### What to produce
List each line in the data below that contains the string "pixel", copying the whole line. Match case exactly.

### Task material
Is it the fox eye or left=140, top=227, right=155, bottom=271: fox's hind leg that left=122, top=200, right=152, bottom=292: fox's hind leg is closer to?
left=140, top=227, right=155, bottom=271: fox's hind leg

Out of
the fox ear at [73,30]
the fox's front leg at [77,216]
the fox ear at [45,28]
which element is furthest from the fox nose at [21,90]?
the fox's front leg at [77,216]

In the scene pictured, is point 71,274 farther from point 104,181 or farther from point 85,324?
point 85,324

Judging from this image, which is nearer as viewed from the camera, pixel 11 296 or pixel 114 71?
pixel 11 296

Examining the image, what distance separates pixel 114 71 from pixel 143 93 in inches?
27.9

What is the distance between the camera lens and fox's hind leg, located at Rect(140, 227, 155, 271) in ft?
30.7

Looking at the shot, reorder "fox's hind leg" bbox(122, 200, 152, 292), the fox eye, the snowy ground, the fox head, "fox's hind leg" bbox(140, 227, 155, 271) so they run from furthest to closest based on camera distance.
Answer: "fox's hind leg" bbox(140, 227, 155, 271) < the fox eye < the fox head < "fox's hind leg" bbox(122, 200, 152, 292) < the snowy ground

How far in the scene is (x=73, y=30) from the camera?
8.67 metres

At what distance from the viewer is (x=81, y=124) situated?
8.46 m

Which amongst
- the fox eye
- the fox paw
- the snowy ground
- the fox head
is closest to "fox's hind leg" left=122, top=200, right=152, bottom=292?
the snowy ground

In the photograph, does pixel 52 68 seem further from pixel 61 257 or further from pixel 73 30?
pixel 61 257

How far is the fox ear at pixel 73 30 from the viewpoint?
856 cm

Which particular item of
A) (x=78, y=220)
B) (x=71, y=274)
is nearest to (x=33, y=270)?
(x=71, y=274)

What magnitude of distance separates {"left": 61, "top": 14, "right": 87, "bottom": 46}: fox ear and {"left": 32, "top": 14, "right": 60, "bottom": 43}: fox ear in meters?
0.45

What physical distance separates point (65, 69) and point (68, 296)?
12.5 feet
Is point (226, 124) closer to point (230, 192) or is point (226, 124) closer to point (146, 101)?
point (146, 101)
...
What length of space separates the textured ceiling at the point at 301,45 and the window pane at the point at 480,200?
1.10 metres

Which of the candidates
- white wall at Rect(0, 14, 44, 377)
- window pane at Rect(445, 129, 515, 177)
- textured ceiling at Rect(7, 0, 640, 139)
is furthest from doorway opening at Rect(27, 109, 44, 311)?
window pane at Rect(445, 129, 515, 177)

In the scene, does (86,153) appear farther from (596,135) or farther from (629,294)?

### Output
Judging from this image, which is nearer as viewed from the camera, pixel 11 296 or pixel 114 71?
pixel 11 296
Examining the image, what distance separates pixel 114 71 from pixel 143 93 in inches?
In the photograph, does pixel 52 68 seem further from pixel 61 257 or further from pixel 73 30?
pixel 61 257
How far is the fox ear at pixel 73 30 from the viewpoint?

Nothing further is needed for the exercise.